We were implementing the network hotplug of a VFIO device locally based on v1.3.0. it works well in one of my environments, but always failed in another one with above error print.

sboeuf commented 5 years ago

@miaoyq Oh okay! So I think the issue might come from the fact that your device needs a lot of memory and because it is hotplugged behind a PCI bridge, the reserved space is not large enough. Try to use:

hotplug_vfio_on_root_bus = true

from the configuration.toml. The main PCI bus has more space and should be able to support your device.

miaoyq commented 5 years ago

Thanks @sboeuf I set hotplug_vfio_on_root_bus = true, and get following print:

"{\"error\": {\"class\": \"GenericError\", \"desc\": \"Bus 'pcie.0' does not support hotplugging\"}}" 

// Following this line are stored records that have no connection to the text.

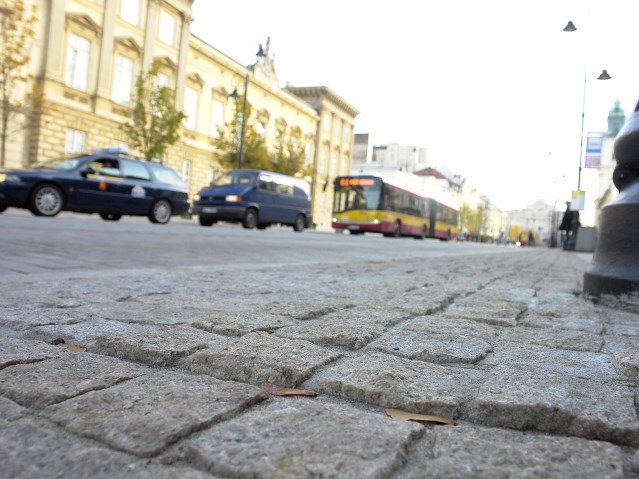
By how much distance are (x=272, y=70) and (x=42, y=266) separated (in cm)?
4182

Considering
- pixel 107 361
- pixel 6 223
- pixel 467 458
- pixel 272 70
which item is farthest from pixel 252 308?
pixel 272 70

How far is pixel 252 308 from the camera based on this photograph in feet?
8.81

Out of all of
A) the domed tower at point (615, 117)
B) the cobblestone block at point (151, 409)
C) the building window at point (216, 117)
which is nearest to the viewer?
the cobblestone block at point (151, 409)

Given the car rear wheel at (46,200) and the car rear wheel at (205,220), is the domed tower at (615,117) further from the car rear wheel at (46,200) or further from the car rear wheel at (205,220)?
the car rear wheel at (46,200)

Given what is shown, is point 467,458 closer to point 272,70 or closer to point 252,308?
point 252,308

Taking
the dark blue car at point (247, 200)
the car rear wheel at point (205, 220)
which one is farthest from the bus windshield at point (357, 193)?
the car rear wheel at point (205, 220)

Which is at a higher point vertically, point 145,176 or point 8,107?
point 8,107

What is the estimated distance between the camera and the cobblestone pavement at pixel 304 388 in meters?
1.01

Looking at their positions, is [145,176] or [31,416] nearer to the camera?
[31,416]

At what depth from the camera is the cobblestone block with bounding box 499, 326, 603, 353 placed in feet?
6.99

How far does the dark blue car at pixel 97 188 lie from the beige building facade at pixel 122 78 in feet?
39.1

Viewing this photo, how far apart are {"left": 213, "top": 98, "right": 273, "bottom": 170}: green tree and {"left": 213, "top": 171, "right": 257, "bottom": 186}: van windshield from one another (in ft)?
49.5

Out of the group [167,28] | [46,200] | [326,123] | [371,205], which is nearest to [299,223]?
[371,205]

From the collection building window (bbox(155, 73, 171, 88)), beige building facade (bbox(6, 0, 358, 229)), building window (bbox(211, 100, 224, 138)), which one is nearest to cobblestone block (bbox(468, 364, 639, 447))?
beige building facade (bbox(6, 0, 358, 229))
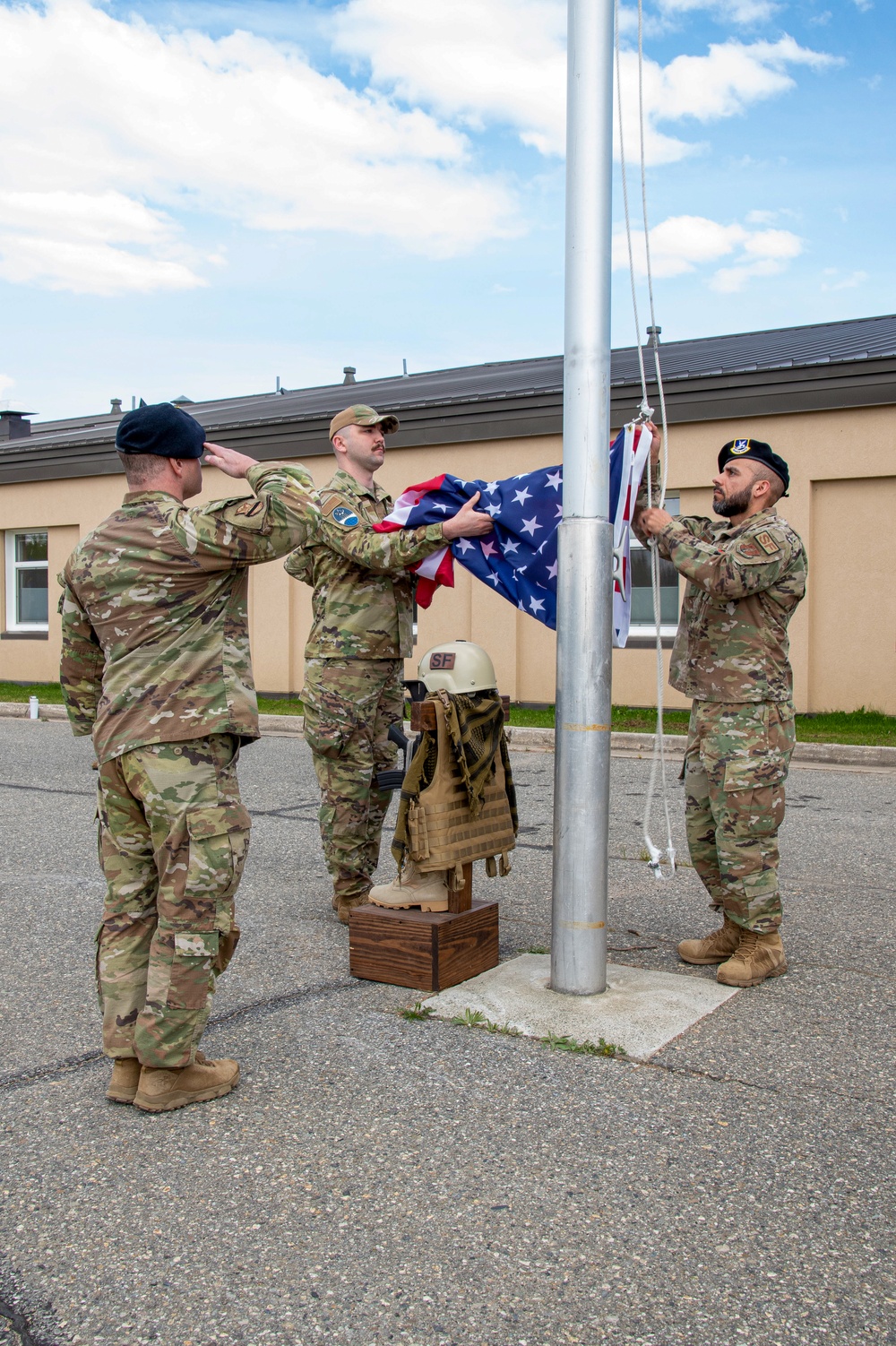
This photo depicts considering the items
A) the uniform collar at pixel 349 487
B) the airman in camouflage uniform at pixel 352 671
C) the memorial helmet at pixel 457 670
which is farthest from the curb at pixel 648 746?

It seems that root bus does not support hotplug.

sboeuf commented 5 years ago

@miaoyq are you using q35 machine type? You need to use pc, which will allow devices to be plugged onto the PCI host bridge directly. By using q35, you would require some extra code taking care of creating a PCIe hierarchy so that you can hotplug to a downstream root port for instance.